GOAL A:
Pick out every line in the rows that contains the string "rectangular"; case counts.

***

Sandy Abrahams, CIO of clothing manufacturer Helly Hansen of Norway, is managing a company-wide deployment of Office 365 (Lync collaboration in the cloud) and Lync Voice on-premises (the only way voice is currently available). Sandy forthrightly disclosed that her CEO initially rejected the idea of replacing the current Cisco deployment with Lync but she prevailed. What was one of the key drivers of the deployment? The 300-400 person firm was operating 11 different Exchange servers in locations all over the globe. In the midst of solving that problem with Office 365, Sandy addressed broader communications and collaboration issues. Sandy's team is deploying Lync country by country, team by team, but added that anytime a laptop is sent in for repair or upgrade, they take the opportunity to add the Lync application proactively--saving an extra trip back to IT.
VP of Corporate IT Oyvind Kaldestad described how Lionbridge, a global engineering services company with around 3,000 employees in 50 locations, began using Microsoft's Lync as a software VoIP client companywide with Live Communications Server 2005. (Clearly this is a company with an appetite for bleeding edge innovation.). Asked about the use of video, Kalestad said it was used from time to time but is "more of a novelty." Three of the four panelists agreed with this view, with lone dissenter Sandy Abrahams of Helly Hansen describing video as "one of our biggest successes."
The fourth panelist was Joe Hamblin, Chief UC Architect for Sprint, and his company's story of replacing 489 PBXs with Lync is well known. New tidbits yesterday emerged around Sprint’s contact centers. Sprint continues to run the majority of its customer-facing centers using Cisco technology installed before the Lync migration began. For internal contact centers, the company is now using Altigen--one of the several companies that have designed contact center applications for Lync.
Thanks to Microsoft and its very forthcoming customers for an enlightening and enjoyable discussion.

***

GOAL B:
In the passage about Lync deployments, rewrite the part between "The fourth panelist" and "and enjoyable discussion.", inclusive, renaming "PBXs" as "phone systems".

***

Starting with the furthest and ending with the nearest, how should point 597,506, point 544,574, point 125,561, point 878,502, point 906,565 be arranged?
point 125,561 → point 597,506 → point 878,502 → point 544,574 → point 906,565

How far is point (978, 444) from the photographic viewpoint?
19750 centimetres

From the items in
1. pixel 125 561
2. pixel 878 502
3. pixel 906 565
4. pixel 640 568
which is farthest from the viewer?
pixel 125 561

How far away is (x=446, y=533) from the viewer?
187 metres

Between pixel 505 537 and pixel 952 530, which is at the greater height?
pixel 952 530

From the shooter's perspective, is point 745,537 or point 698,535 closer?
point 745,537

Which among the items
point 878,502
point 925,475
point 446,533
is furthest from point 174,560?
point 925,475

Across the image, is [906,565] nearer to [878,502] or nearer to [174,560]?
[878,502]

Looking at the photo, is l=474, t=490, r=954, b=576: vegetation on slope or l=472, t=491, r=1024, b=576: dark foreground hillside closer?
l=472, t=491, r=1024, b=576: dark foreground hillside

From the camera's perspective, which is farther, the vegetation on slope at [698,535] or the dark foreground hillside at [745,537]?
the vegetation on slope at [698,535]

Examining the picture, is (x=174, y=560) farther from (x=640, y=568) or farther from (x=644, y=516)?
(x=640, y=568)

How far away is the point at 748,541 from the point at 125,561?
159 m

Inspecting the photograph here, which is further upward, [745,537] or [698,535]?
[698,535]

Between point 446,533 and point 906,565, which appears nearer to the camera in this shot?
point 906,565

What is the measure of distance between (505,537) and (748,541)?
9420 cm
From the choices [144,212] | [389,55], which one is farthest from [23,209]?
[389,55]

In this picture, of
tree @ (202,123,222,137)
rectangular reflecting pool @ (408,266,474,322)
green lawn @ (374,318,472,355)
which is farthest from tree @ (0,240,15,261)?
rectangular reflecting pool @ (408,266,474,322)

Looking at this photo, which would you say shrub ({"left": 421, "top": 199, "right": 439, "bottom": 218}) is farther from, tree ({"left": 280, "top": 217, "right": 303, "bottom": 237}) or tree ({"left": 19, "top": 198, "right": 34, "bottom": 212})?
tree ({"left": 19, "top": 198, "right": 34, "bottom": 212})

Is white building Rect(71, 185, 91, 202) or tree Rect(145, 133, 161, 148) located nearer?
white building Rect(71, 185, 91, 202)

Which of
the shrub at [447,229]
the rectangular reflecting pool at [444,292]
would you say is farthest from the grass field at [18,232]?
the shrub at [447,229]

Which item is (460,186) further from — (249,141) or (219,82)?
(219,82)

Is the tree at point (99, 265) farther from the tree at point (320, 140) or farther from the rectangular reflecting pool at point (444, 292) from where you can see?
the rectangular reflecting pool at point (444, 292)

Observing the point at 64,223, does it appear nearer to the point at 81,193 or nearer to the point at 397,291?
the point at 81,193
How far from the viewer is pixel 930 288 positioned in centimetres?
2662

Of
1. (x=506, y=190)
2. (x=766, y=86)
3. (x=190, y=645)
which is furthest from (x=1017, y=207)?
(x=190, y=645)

***

COMPLETE RESPONSE A:
rectangular reflecting pool @ (408,266,474,322)
rectangular reflecting pool @ (408,266,474,322)
the rectangular reflecting pool at [444,292]
Is the tree at point (99, 265) farther from the tree at point (320, 140) or farther from the rectangular reflecting pool at point (444, 292) from where you can see?
the rectangular reflecting pool at point (444, 292)

COMPLETE RESPONSE B:
The fourth panelist was Joe Hamblin, Chief UC Architect for Sprint, and his company's story of replacing 489 phone systems with Lync is well known. New tidbits yesterday emerged around Sprint’s contact centers. Sprint continues to run the majority of its customer-facing centers using Cisco technology installed before the Lync migration began. For internal contact centers, the company is now using Altigen--one of the several companies that have designed contact center applications for Lync.
Thanks to Microsoft and its very forthcoming customers for an enlightening and enjoyable discussion.